BEGIN Extract

Kung Fu Panda, Go Home!

Haiyan Lee – The China Beat

Copyright The China Beat
It seems that boycott fatigue has finally hit the Chinese, in a year that has lurched from one boycott to another—against such entities as a French supermarket chain, a Hollywood star, and an American cable channel. When the latest clarion call was issued by a performance artist named Zhao Bandi赵半狄 against Kung Fu Panda, he was greeted with jeers and mockery. Zhao presented his case in a blog: Hollywood is morally corrupt for churning out loathsome personalities like Sharon Stone (who betrayed schadenfreude over the Sichuan earthquake as “karmic retribution” for Tibet) and Steven Spielberg (who quit his role as artistic advisor to the Olympics over Sudan). Therefore it should not be allowed to profit, in China, and so soon after the earthquake, from China’s most iconic “national treasure” (国宝)—the panda. And for Chinese to help line the pockets of the Hollywood reprobates would be tantamount to stripping valuables off the bodies of the quake victims.
The banner that Zhao strung up outside the State Administration of Radio, Film, and Television, telling Kung Fu Panda to go home (《功夫熊猫》滚出去!), was taken down within 20 minutes by plainclothes police (see picture above). The movie opened in multiple cities on June 20 as scheduled to huge mirthful crowds. But Zhao’s effort was not a complete failure: the release of the movie was delayed for one day in Sichuan—home of the panda reserve and site of the earthquake—over concerns about possible “misperceptions” and hurt feelings. For this minor victory, Zhao received a phone call from an irate Sichuanese who gave him a bank account number and demanded that a suitable sum be deposited into it. For what? To compensate for the psychological loss he allegedly sustained for being prevented from enjoying the movie simultaneously with his dear compatriots throughout the rest of the country (全国人民)!

END Extract
BEGIN Records shown

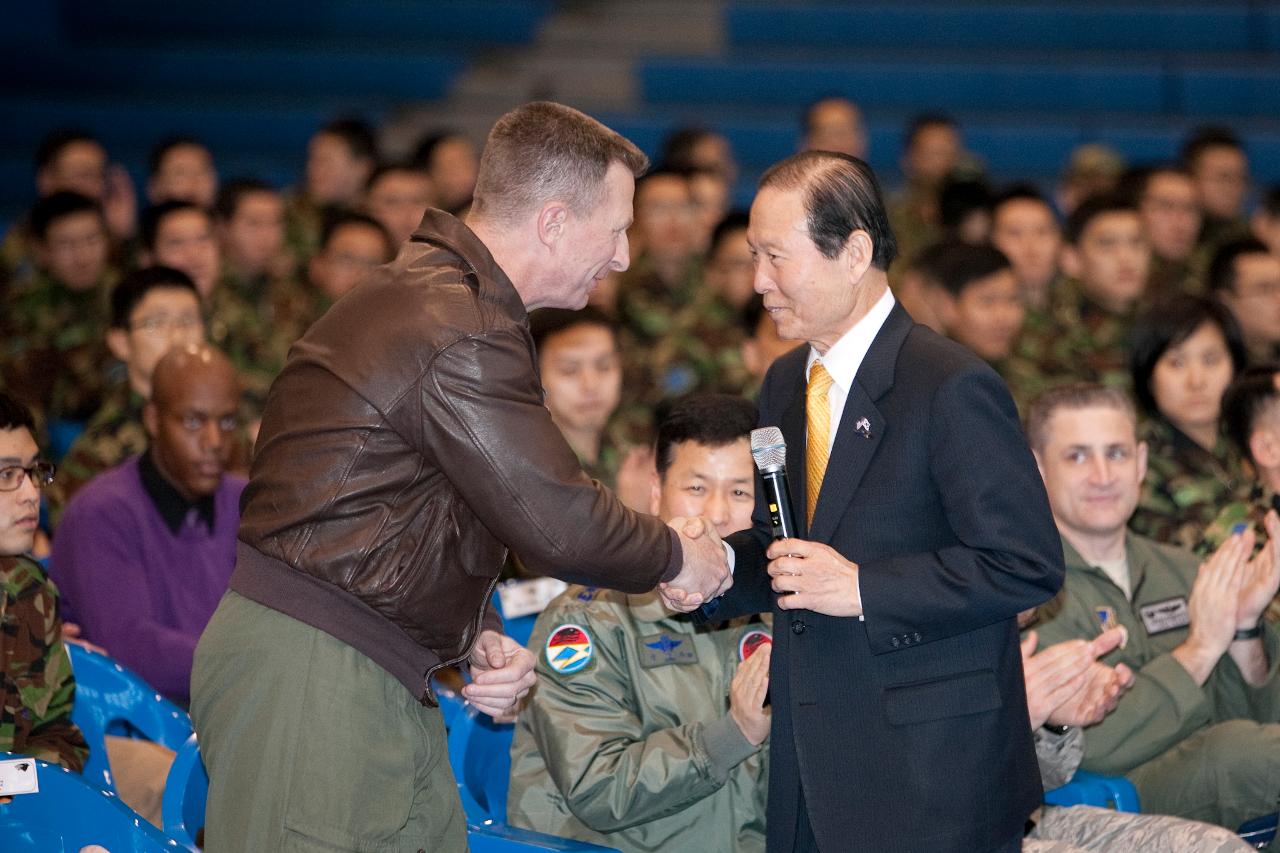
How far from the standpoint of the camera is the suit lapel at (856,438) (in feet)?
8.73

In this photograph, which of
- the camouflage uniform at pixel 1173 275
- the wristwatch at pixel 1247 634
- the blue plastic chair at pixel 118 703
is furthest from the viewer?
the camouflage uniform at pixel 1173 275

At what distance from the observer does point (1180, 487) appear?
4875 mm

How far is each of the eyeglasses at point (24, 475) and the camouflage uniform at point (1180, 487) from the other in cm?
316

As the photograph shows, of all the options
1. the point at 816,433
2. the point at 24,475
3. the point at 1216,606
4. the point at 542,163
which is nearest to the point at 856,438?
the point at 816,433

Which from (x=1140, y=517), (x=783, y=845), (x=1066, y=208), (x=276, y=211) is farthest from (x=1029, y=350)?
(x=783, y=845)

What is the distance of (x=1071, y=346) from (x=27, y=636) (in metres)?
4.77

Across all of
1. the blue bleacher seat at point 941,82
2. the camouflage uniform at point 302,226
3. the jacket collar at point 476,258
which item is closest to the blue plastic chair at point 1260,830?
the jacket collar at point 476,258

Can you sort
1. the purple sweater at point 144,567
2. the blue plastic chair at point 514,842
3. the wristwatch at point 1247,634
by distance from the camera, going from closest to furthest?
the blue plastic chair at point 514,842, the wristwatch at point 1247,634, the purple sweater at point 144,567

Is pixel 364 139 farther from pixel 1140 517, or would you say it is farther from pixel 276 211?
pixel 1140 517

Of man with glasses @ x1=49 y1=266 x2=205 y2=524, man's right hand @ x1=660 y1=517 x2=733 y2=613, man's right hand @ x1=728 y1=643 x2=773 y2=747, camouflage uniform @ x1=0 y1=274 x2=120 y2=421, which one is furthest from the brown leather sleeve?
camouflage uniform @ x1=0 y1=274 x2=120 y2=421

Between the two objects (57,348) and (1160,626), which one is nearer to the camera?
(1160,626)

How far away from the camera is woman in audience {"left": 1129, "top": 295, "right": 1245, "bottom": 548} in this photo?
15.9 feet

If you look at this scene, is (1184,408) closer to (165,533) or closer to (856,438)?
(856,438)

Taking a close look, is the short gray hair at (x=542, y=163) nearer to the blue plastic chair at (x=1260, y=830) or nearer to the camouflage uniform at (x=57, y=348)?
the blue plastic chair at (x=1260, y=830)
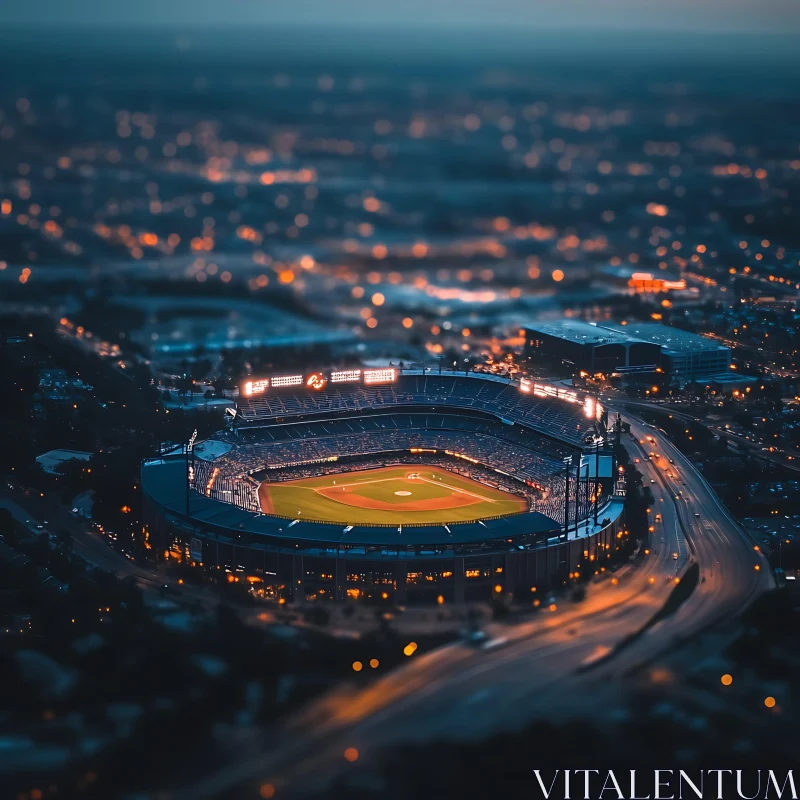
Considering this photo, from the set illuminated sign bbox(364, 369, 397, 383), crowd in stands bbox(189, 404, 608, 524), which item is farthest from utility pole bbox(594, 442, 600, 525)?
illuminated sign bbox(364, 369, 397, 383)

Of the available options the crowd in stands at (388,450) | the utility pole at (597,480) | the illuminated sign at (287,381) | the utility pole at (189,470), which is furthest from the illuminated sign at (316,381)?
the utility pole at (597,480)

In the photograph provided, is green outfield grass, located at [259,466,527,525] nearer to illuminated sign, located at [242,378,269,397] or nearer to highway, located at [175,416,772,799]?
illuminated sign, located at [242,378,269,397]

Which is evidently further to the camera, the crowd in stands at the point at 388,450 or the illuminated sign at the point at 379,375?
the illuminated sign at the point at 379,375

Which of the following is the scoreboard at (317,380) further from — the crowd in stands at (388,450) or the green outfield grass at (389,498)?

END Records shown
BEGIN Records shown

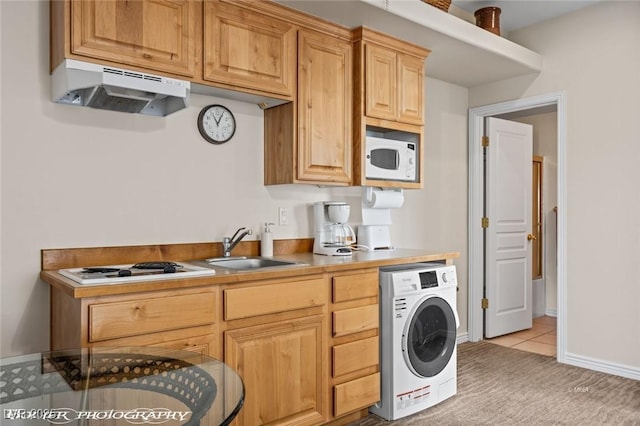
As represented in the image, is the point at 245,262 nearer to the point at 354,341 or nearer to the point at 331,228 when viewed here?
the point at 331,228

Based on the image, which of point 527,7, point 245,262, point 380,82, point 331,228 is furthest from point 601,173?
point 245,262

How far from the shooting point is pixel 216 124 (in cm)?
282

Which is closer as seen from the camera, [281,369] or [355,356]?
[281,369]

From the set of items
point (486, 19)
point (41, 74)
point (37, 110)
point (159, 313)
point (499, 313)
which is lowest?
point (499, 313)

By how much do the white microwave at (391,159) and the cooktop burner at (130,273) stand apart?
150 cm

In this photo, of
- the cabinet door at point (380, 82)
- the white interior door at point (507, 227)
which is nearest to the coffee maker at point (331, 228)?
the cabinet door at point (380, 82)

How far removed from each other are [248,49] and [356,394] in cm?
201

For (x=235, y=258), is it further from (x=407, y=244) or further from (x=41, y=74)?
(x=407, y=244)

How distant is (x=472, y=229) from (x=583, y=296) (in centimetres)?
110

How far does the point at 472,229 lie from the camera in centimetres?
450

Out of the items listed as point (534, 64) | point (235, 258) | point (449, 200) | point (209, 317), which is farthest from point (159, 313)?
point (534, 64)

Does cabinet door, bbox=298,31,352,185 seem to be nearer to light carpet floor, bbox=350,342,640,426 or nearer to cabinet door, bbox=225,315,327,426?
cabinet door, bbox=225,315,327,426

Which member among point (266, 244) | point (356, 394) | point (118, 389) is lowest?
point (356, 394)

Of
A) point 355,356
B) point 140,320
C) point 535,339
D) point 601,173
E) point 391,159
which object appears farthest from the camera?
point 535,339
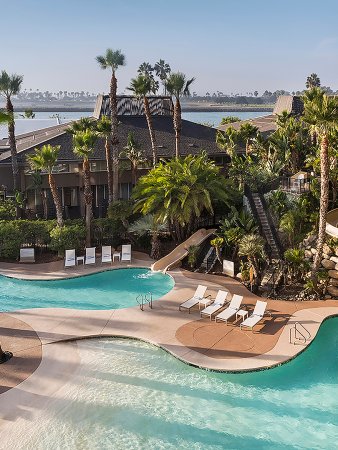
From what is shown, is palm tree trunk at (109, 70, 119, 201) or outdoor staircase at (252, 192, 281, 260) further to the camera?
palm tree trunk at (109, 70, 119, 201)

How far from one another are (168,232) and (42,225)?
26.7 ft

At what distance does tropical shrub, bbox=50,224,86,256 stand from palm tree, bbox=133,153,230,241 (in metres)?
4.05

END Records shown
BEGIN Records shown

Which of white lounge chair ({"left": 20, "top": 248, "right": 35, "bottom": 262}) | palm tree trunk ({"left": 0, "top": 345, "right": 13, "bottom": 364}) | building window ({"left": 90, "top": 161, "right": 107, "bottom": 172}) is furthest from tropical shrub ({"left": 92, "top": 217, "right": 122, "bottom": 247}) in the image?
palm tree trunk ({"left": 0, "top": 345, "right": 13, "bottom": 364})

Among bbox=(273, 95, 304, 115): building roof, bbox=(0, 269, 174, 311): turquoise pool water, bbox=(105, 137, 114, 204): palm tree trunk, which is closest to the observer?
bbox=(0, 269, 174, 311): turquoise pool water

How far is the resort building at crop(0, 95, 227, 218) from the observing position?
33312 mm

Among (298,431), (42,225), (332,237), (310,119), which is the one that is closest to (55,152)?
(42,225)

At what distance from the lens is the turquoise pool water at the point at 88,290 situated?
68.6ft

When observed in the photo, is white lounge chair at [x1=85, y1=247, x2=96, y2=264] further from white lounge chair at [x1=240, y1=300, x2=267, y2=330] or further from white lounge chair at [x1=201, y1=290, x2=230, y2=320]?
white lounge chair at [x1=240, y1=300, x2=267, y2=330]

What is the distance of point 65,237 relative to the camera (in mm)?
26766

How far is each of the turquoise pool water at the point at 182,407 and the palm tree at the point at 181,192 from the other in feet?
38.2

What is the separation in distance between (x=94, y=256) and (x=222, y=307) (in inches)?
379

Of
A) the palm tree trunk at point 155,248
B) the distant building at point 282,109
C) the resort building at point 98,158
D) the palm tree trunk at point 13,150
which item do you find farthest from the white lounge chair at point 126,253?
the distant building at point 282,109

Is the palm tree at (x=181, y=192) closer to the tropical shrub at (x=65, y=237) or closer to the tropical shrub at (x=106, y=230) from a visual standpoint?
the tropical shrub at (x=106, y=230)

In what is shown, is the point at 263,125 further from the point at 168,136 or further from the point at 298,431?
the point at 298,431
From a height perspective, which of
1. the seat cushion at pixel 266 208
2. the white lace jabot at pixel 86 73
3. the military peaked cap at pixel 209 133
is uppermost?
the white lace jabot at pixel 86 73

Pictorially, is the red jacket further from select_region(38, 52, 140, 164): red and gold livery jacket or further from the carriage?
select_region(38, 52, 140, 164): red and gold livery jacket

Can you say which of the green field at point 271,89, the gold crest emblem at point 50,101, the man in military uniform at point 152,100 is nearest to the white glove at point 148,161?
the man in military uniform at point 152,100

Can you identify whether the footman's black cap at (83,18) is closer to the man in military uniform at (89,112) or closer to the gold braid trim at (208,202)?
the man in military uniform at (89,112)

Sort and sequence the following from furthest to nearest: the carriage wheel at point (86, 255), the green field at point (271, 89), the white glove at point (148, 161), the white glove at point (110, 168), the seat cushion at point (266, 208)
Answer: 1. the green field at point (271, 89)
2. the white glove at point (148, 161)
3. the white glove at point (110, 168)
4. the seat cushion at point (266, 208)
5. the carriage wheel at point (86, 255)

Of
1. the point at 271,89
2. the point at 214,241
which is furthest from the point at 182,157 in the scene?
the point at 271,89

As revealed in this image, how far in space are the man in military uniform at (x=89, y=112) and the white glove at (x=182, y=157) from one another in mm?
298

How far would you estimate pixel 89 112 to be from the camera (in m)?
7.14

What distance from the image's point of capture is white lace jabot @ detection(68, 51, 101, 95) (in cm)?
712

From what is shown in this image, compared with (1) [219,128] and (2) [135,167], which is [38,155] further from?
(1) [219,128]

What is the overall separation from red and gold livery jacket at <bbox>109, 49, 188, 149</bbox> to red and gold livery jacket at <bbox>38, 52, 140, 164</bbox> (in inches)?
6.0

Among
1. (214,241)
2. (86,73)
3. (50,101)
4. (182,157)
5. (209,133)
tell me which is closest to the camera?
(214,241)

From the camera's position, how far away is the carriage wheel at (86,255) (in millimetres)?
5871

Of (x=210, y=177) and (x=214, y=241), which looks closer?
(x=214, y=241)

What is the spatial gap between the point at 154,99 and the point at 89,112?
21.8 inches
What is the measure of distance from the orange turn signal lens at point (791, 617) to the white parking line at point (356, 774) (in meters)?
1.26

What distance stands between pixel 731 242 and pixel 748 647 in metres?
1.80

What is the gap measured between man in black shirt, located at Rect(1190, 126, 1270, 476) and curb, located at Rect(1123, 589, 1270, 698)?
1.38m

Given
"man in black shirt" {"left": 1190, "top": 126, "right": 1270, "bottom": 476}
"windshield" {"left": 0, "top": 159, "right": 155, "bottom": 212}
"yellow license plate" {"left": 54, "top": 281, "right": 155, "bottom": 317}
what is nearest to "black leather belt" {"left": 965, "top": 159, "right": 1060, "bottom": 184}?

END Records shown

--- The task ---
Please write the next part of the article about the Kung Fu Panda boycott, starting right after its last sentence. The records have nothing to do with this.

--- Answer to this task ---
Most of the detractors simply regarded Zhao as a clown and a hypocrite, asking tongue-in-cheek if he had come down with a case of “boycott disease” (抵制病), or if he was jealous of Hollywood’s high-tech virtuosity. Zhao has indeed made a name for himself (“the Pandaman” 熊猫人) with his panda-themed performance art, most notably a goofy line of black-and-white and furry fashion gear (picture below). Apparently his being Chinese not only entitles him to playful (and gainful) appropriation of his national patrimony, but also obligates him to guard it against profiteering interlopers.